Neil Best first worked at Newsday in 1982, then returned in 1985. His SportsWatch column debuted in 2005.
It is difficult to think of Rick Pitino as living hoops history, what with his still relatively boyish looks at age 64 and his ongoing college basketball relevance, now well into the 21st century.
But there was no escaping it Saturday as he held court with reporters here in advance of Louisville’s NCAA Tournament second-round game against Michigan.
The more he talked, the more the long arc of his career came into focus, a four-decade ride through on-court victories large and small, connections to a colorful array of people and places, and personal and professional dishonor.
It helps, of course, that he is very good at being interesting when he speaks publicly, with bonus points for still holding on to the accent that gives him away as a Long Islander straight out of St. Dominic High in Oyster Bay.
Take 1987, and the ride to the Final Four with Providence College that made him nationally famous.
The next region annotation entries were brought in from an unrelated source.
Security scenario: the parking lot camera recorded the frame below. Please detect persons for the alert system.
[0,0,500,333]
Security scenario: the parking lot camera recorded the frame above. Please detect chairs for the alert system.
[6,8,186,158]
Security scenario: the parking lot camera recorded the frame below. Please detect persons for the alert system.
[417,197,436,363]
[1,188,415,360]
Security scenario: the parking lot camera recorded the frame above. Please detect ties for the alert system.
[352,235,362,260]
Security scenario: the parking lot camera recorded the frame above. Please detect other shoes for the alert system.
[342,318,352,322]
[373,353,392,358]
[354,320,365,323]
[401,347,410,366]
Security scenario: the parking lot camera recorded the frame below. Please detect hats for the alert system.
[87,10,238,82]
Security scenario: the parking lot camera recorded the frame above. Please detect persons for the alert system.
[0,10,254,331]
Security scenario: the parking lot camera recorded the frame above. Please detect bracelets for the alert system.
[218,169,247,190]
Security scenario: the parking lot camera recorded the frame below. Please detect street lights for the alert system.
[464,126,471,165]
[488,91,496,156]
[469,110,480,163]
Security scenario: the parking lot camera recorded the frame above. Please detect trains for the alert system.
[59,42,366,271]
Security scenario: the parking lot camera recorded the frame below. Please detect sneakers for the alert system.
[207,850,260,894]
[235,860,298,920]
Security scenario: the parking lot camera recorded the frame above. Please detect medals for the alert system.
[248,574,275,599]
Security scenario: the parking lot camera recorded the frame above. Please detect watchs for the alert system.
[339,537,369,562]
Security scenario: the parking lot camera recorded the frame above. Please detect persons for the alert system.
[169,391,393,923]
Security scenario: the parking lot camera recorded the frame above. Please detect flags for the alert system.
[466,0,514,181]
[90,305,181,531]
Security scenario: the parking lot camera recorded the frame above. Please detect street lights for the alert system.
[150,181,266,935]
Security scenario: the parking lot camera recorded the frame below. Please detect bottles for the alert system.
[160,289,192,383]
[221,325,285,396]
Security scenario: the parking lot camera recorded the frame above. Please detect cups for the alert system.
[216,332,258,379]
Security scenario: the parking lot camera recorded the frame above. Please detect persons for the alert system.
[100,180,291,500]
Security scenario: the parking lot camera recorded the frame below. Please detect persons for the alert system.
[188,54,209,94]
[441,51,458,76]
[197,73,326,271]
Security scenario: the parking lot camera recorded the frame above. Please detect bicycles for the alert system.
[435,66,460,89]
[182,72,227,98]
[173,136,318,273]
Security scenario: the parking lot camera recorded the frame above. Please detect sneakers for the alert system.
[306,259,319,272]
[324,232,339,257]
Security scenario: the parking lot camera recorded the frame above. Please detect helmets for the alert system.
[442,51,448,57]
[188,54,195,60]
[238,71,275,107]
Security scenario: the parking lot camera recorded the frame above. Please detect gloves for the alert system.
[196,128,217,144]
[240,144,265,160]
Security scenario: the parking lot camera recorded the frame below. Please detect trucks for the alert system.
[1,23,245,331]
When someone mentioned that this is the 30th anniversary of that experience, Pitino offered a long, winding tale in which he mixed past and present, saying this Louisville team reminds him of that Providence group, at least as people.
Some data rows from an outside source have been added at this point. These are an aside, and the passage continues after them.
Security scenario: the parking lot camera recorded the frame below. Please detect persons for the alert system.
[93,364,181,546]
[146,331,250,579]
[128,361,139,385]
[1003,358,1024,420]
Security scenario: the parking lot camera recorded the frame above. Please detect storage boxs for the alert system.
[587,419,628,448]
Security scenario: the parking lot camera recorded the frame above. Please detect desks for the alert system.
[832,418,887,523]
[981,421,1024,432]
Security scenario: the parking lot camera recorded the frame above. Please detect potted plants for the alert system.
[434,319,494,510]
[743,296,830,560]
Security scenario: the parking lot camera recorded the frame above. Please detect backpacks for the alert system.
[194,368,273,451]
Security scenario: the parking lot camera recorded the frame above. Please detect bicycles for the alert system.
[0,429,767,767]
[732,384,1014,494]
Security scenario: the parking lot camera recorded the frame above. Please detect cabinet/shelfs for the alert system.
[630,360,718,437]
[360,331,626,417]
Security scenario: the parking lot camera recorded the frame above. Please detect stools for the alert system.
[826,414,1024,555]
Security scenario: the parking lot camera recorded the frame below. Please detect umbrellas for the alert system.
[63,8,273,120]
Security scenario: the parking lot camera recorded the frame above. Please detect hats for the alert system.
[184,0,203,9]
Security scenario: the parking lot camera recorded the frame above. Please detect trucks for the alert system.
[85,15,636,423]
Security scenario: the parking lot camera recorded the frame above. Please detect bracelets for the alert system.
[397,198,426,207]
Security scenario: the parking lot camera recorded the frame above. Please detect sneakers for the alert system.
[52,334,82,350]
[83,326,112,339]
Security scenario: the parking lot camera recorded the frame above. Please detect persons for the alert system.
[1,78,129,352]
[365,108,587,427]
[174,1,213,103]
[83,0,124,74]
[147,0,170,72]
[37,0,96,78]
“I look back, and it’s molded my career in thinking that anything is possible,” he said.
Pitino recalled advice he got from a pair of iconic old New York basketball men, Dick McGuire and Fuzzy Levane, when he was a young Knicks assistant coach in the mid-1980s. That advice was simple: Do NOT take that job.
Soon he was being wooed by Providence athletic director Lou Lamoriello — and immediately caved. “He patronized me for one sentence, and I took the job without talking contract or money,” Pitino said, smiling.
He added, “If that team could go to a Final Four, anything’s possible. And if Billy Donovan can go from a 190-pound basketball player who I was beating 15-0 every day one-on-one to an All-American and I couldn’t even carry his shoes after two years, that was quite special.”
That Providence team, which lost to Syracuse in a national semifinal in New Orleans, has an indirect connection to second-seeded Louisville (25-8) as it prepares to face seventh-seeded Michigan (25-11) on Sunday.
The 1986-87 season was the first in which the three-point shot was used in the NCAAs, and Pitino was among the first coaches to grasp how useful it could be. Thirty years later, it has come to dominate the college and pro games, including for Pitino’s opponent Sunday.
Michigan both made and attempted more three-pointers than twos in its first-round victory over Oklahoma State.
Pitino said the biggest change in the evolution of three-pointers has been the number of very tall players who can shoot them now, to the point that it has become a focus of his recruiting efforts.
“It has evolved where 6-10, 6-11 guys no longer want to play in the post,” he said.
Like all parents, teachers and coaches of a certain age — even one who is in the Basketball Hall of Fame — he walks a fine line in trying to impart historical lessons to young people without seeming hopelessly old.
“I tell them stories about Bernard King all the time,” he said, “and I realize as I’m telling them that, they have no clue who Bernard King was.”
He tries, though, such as when explaining the value to a post player of loudly, insistently demanding the ball — something King never was shy about.
“I tell them old stories about players all the time,” Pitino said. “They just met [TV analyst] Grant Hill. You would think they would know all about Grant Hill, because it hasn’t been that long. I certainly remember him.”
That was a reference to a play you may recall from a 1992 East Regional final that ended with Duke’s Hill throwing a long inbounds pass to Christian Laettner for a game-winning turnaround jumper at the buzzer against Pitino’s Kentucky team.
That could well be a story for another day for Pitino’s players, assuming they are willing to listen. Remember: They hadn’t been born yet.